Textauszug:
Von Beatrix Novy | 19.02.2004
    So, nun machen Sie es sich gemütlich...darf ich Ihnen eine Zigarette anzünden? Und nun schauen wir zurück. Februar 1954: Weltmeisterschaften im Eiskunstlauf Musik. Gundi läuft großartig!

    Fernseher sind noch selten, also sitzt die Familie am Radio und stellt sich vor, wie Gundi Busch ihre Kür zu Musik von Beethoven fährt

    Ja schön macht sie das, unsere Gundi. Jetzt fährt sie einen Mond rückwärts.

    1948 war sie in Krefeld bei den Deutschen Jugendmeisterschaften aufgefallen. 1952 wurde sie schon Achte bei den Olympischen Spielen, 1953 Europazweite, und am 19. Februar 1954: Weltmeisterin in Oslo.

    Und läuft jetzt aus in einer Waage zu ihrem Finale ... Bravo, Gundi Busch, bravo!

    "Unsere Gundi" war in Mailand geboren, als Tochter eines deutsch-österreichischen Ehepaares, das hohe Summen in die Tochter investiert hatte, seit sie an der Hand der Mutter im Mailänder Palazzo di Chiaggio zum ersten Mal auf Kufen gestanden hatte. Man engagierte für ihr Training die vierfache deutsche Meisterin Thea Frenssen, ließ sie in der Schweiz und - aus sentimentaler Anhänglichkeit an die Heimat des Vaters - in Köln trainieren.
    Der staunenden Öffentlichkeit, die gerade anfing, das Wort Rimini zu buchstabieren, wurde ein Mädchen präsentiert, das italienisch, englisch, französisch sprach und natürlich deutsch.

    Gundi, wie lange hast Du trainiert? - Och, 8 Stunden - nein ich meine wie viele Jahre? - 14 Jahre!

    Noch klang sie erst leise an, die Tragik kleiner Eisprinzessinnen, die von gnadenlosen Eislaufmüttern mit subtiler emotionaler Gewalt in ein unkindliches Leistungsleben gezwungen werden. "Die in ihrer Bescheidenheit so vorbildliche Weltmeisterin" - so eine Zeitung damals - taugte gut zum Idol in diesen Zeiten, in denen schrille Selbstdarstellung als ungezogen gegolten hätte; eine perfekte Pflichtläuferin war sie, traumhaft sicher, harmonisch, aber, sagen die, die sie gesehen haben, ohne allzu viel Temperament.

Eingabedaten:
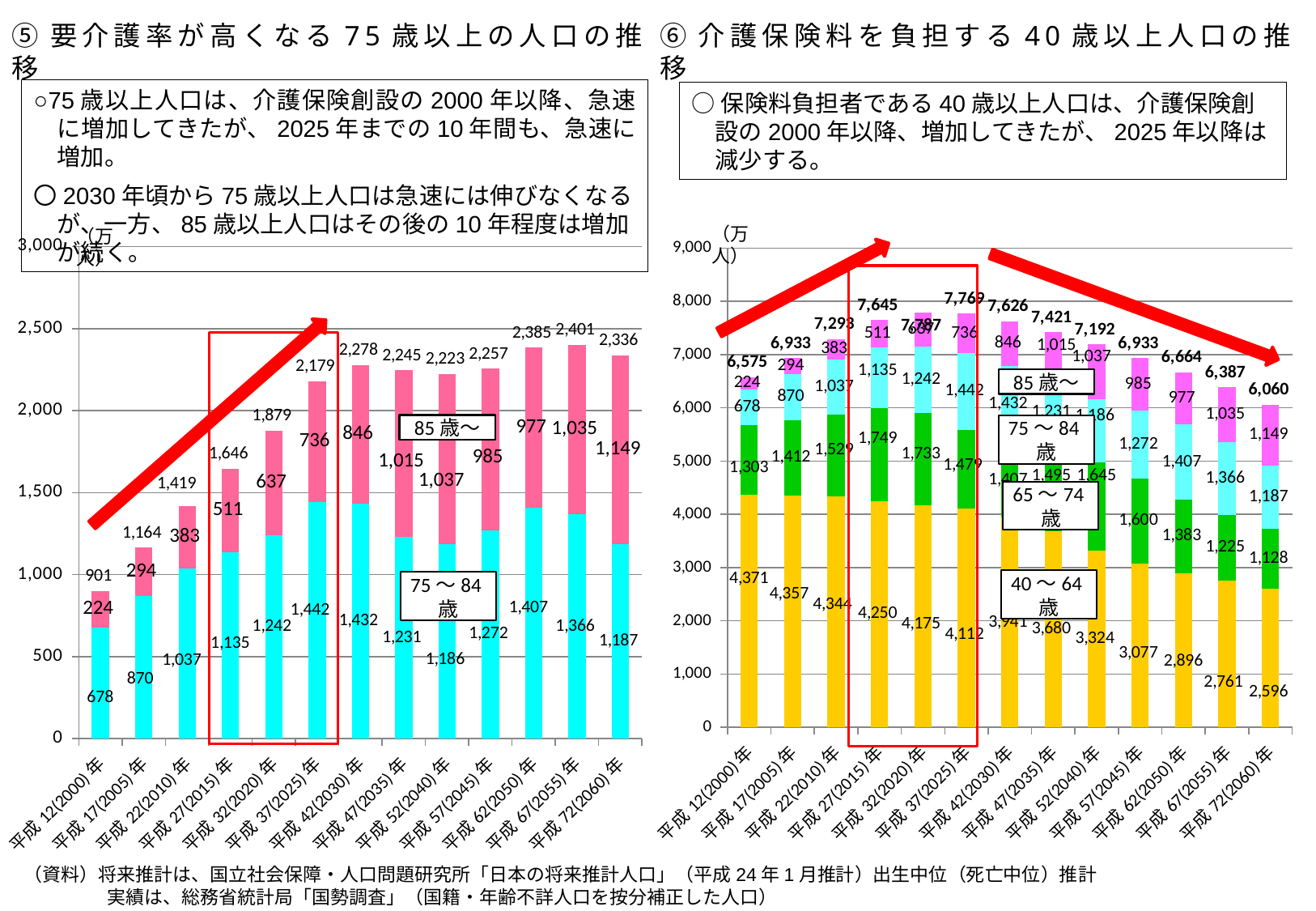
What kind of chart is the right chart (⑥ 40歳以上人口の推移)? stacked bar chart In the right chart (⑥ 40歳以上人口の推移), what is the difference between the 40～64歳 value in 平成12(2000)年 and in 平成72(2060)年? 1,775 In the right chart (⑥ 40歳以上人口の推移), what is the total for 平成32(2020)年? 7,787 In the left chart (⑤ 75歳以上の人口の推移), which year has the lowest total? 平成12(2000)年 In the right chart (⑥ 40歳以上人口の推移), which year has the lowest total? 平成72(2060)年 In the left chart (⑤ 75歳以上の人口の推移), how much larger is the 85歳～ value in 平成72(2060)年 than in 平成12(2000)年? 925 In the right chart (⑥ 40歳以上人口の推移), what is the 40～64歳 value for 平成72(2060)年? 2,596 In the left chart (⑤ 75歳以上の人口の推移), what is the total population for 平成37(2025)年? 2,179 In the right chart (⑥ 40歳以上人口の推移), do the totals rise or fall from 平成37(2025)年 to 平成72(2060)年? fall In the left chart (⑤ 75歳以上の人口の推移), how many years are shown on the x axis? 13 In the left chart (⑤ 75歳以上の人口の推移), which year has the highest total? 平成67(2055)年 In the left chart (⑤ 75歳以上の人口の推移), what is the value of the 85歳～ segment for 平成72(2060)年? 1,149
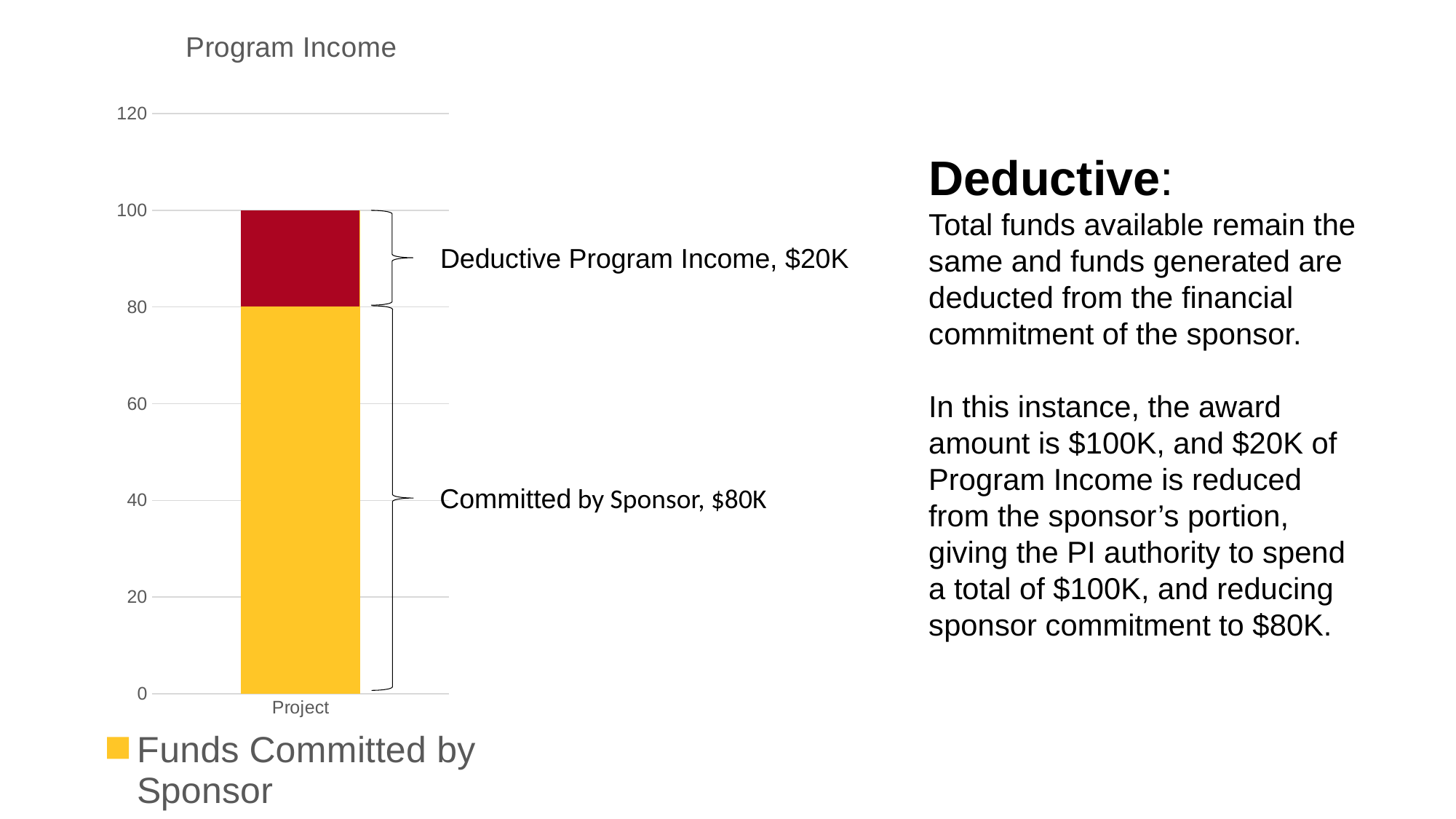
What is the total of the stacked bar for Project? $100K What is the label of the category on the x axis? Project Is the total height of the Project bar greater or less than 120? less What is the difference between the Committed by Sponsor value and the Deductive Program Income value? $60K What value is labelled for Committed by Sponsor in the chart? $80K What is the title of the chart? Program Income Which segment is larger, Committed by Sponsor or Deductive Program Income? Committed by Sponsor How many categories are shown on the x axis of the chart? 1 How many entries does the chart legend list? 1 What kind of chart is shown on the slide? Stacked bar chart What colour is the Committed by Sponsor segment of the bar? Yellow What value is labelled for Deductive Program Income in the chart? $20K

Aufgaben zum Text:
A. Entnimm dem Text über Gundi Busch wortgetreu die Passage von „Von Beatrix Novy“ bis einschließlich „Gundi läuft großartig!“.
B. Nenne alle Sprachen, die Gundi Busch laut dem Text über sie sprach.

Lösungen:
A.
Von Beatrix Novy | 19.02.2004
    So, nun machen Sie es sich gemütlich...darf ich Ihnen eine Zigarette anzünden? Und nun schauen wir zurück. Februar 1954: Weltmeisterschaften im Eiskunstlauf Musik. Gundi läuft großartig!

B. Italienisch, Englisch, Französisch und Deutsch.